- [DATA EXCERPTS]:

------------------------------------------------------------------------

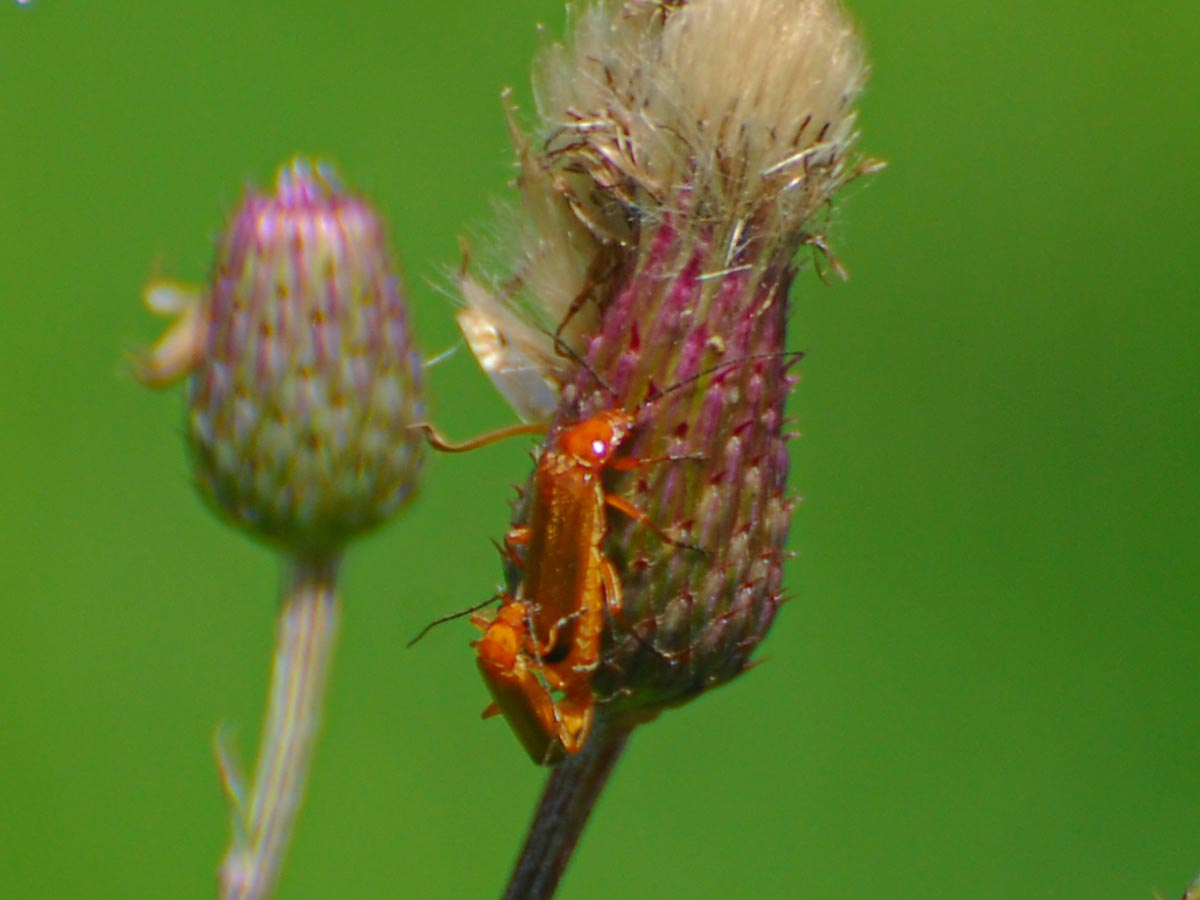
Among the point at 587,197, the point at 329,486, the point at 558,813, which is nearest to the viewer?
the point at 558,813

------------------------------------------------------------------------

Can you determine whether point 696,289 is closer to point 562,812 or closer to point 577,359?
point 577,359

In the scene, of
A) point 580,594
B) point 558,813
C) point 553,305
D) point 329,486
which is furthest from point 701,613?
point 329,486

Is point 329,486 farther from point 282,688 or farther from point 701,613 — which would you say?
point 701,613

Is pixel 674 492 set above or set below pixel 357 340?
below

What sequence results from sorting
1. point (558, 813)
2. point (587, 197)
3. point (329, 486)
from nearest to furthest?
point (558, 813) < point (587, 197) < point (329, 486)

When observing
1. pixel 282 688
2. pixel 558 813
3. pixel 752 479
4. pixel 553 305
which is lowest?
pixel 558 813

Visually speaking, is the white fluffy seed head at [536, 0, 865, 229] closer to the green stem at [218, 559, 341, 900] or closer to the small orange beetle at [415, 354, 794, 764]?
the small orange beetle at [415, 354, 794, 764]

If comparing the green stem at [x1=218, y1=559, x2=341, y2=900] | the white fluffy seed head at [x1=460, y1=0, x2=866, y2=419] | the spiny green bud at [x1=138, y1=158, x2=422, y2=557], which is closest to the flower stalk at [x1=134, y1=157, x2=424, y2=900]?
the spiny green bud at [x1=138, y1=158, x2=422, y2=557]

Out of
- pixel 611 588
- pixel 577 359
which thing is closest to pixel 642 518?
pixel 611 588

------------------------------------------------------------------------

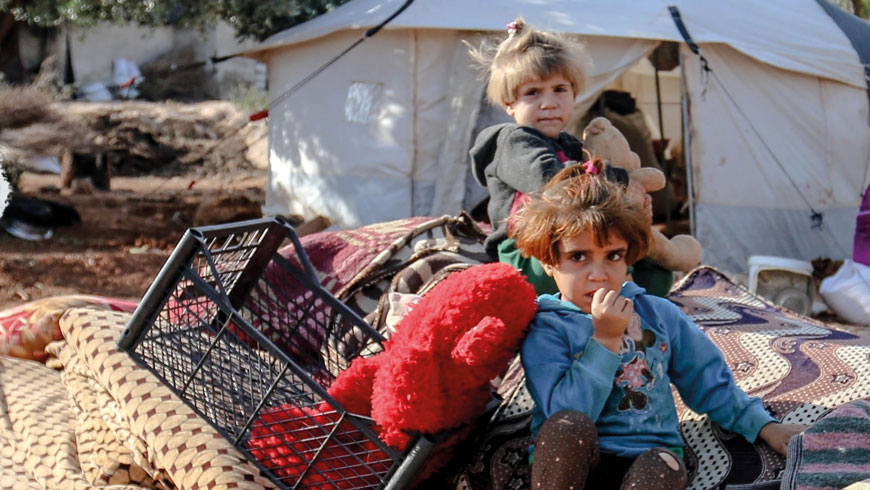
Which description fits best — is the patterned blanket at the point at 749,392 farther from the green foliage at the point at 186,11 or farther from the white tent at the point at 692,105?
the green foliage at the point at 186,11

------------------------------------------------------------------------

- [WHAT IS BEING ASKED]: Please count the lines in the items above that contain the string "stem" and give only that number.

- [WORKED SOLUTION]: 2